- **Items listed in a dataset**
○ ○ ○ ○ ○ ○ ○

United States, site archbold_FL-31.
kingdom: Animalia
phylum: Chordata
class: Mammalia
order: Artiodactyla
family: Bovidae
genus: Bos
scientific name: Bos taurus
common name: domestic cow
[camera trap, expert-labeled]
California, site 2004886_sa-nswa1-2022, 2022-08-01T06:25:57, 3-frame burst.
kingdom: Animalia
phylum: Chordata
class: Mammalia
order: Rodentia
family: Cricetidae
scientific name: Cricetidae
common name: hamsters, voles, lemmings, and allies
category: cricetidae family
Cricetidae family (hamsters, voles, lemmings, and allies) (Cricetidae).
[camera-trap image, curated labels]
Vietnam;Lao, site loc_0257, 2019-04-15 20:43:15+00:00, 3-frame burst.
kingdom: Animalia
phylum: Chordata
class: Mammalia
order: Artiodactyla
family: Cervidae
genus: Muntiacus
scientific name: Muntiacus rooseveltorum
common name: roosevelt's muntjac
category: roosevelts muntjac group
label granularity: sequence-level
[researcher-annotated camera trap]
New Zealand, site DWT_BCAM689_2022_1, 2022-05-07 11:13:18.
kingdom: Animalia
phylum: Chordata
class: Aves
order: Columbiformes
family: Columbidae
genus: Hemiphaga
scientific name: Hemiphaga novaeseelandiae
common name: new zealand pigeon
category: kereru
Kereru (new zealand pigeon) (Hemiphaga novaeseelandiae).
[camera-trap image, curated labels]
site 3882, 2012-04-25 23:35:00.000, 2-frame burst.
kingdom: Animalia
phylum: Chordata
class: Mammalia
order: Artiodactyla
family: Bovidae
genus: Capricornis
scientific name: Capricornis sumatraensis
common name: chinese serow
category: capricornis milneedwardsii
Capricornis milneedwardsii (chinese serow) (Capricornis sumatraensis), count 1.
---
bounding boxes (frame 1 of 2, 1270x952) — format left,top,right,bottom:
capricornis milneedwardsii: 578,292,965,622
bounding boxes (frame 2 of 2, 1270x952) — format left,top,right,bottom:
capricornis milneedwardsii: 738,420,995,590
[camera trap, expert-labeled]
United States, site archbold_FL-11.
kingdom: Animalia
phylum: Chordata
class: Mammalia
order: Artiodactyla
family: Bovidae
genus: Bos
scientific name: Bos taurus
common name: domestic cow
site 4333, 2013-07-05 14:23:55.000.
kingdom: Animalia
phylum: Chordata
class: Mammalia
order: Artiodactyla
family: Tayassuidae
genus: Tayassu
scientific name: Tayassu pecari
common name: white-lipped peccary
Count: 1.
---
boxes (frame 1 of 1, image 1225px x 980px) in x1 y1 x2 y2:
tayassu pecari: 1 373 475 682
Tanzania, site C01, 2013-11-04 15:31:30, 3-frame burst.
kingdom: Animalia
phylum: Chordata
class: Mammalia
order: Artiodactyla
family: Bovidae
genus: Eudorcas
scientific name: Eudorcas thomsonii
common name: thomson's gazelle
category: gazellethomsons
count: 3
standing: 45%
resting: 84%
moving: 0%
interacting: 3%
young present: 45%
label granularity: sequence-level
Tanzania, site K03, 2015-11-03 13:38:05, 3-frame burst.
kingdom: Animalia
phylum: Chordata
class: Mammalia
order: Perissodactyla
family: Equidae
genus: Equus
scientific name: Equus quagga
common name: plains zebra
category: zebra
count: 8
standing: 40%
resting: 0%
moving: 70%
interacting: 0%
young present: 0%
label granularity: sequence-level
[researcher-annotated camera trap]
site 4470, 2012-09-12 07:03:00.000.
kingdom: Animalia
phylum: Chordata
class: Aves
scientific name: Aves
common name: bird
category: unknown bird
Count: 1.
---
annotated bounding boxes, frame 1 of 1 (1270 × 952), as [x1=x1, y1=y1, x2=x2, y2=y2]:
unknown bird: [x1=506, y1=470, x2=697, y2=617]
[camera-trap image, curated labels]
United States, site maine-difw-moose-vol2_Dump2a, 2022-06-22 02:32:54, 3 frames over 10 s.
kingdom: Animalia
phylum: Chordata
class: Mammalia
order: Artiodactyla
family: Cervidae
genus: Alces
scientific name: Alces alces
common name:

○ ○ ○ ○ ○ ○ ○

- **Activity**
The entries above must be copied verbatim. Leave none out.

- **Written solution**
United States, site archbold_FL-31.
kingdom: Animalia
phylum: Chordata
class: Mammalia
order: Artiodactyla
family: Bovidae
genus: Bos
scientific name: Bos taurus
common name: domestic cow
[camera trap, expert-labeled]
California, site 2004886_sa-nswa1-2022, 2022-08-01T06:25:57, 3-frame burst.
kingdom: Animalia
phylum: Chordata
class: Mammalia
order: Rodentia
family: Cricetidae
scientific name: Cricetidae
common name: hamsters, voles, lemmings, and allies
category: cricetidae family
Cricetidae family (hamsters, voles, lemmings, and allies) (Cricetidae).
[camera-trap image, curated labels]
Vietnam;Lao, site loc_0257, 2019-04-15 20:43:15+00:00, 3-frame burst.
kingdom: Animalia
phylum: Chordata
class: Mammalia
order: Artiodactyla
family: Cervidae
genus: Muntiacus
scientific name: Muntiacus rooseveltorum
common name: roosevelt's muntjac
category: roosevelts muntjac group
label granularity: sequence-level
[researcher-annotated camera trap]
New Zealand, site DWT_BCAM689_2022_1, 2022-05-07 11:13:18.
kingdom: Animalia
phylum: Chordata
class: Aves
order: Columbiformes
family: Columbidae
genus: Hemiphaga
scientific name: Hemiphaga novaeseelandiae
common name: new zealand pigeon
category: kereru
Kereru (new zealand pigeon) (Hemiphaga novaeseelandiae).
[camera-trap image, curated labels]
site 3882, 2012-04-25 23:35:00.000, 2-frame burst.
kingdom: Animalia
phylum: Chordata
class: Mammalia
order: Artiodactyla
family: Bovidae
genus: Capricornis
scientific name: Capricornis sumatraensis
common name: chinese serow
category: capricornis milneedwardsii
Capricornis milneedwardsii (chinese serow) (Capricornis sumatraensis), count 1.
---
bounding boxes (frame 1 of 2, 1270x952) — format left,top,right,bottom:
capricornis milneedwardsii: 578,292,965,622
bounding boxes (frame 2 of 2, 1270x952) — format left,top,right,bottom:
capricornis milneedwardsii: 738,420,995,590
[camera trap, expert-labeled]
United States, site archbold_FL-11.
kingdom: Animalia
phylum: Chordata
class: Mammalia
order: Artiodactyla
family: Bovidae
genus: Bos
scientific name: Bos taurus
common name: domestic cow
site 4333, 2013-07-05 14:23:55.000.
kingdom: Animalia
phylum: Chordata
class: Mammalia
order: Artiodactyla
family: Tayassuidae
genus: Tayassu
scientific name: Tayassu pecari
common name: white-lipped peccary
Count: 1.
---
boxes (frame 1 of 1, image 1225px x 980px) in x1 y1 x2 y2:
tayassu pecari: 1 373 475 682
Tanzania, site C01, 2013-11-04 15:31:30, 3-frame burst.
kingdom: Animalia
phylum: Chordata
class: Mammalia
order: Artiodactyla
family: Bovidae
genus: Eudorcas
scientific name: Eudorcas thomsonii
common name: thomson's gazelle
category: gazellethomsons
count: 3
standing: 45%
resting: 84%
moving: 0%
interacting: 3%
young present: 45%
label granularity: sequence-level
Tanzania, site K03, 2015-11-03 13:38:05, 3-frame burst.
kingdom: Animalia
phylum: Chordata
class: Mammalia
order: Perissodactyla
family: Equidae
genus: Equus
scientific name: Equus quagga
common name: plains zebra
category: zebra
count: 8
standing: 40%
resting: 0%
moving: 70%
interacting: 0%
young present: 0%
label granularity: sequence-level
[researcher-annotated camera trap]
site 4470, 2012-09-12 07:03:00.000.
kingdom: Animalia
phylum: Chordata
class: Aves
scientific name: Aves
common name: bird
category: unknown bird
Count: 1.
---
annotated bounding boxes, frame 1 of 1 (1270 × 952), as [x1=x1, y1=y1, x2=x2, y2=y2]:
unknown bird: [x1=506, y1=470, x2=697, y2=617]
[camera-trap image, curated labels]
United States, site maine-difw-moose-vol2_Dump2a, 2022-06-22 02:32:54, 3 frames over 10 s.
kingdom: Animalia
phylum: Chordata
class: Mammalia
order: Artiodactyla
family: Cervidae
genus: Alces
scientific name: Alces alces
common name:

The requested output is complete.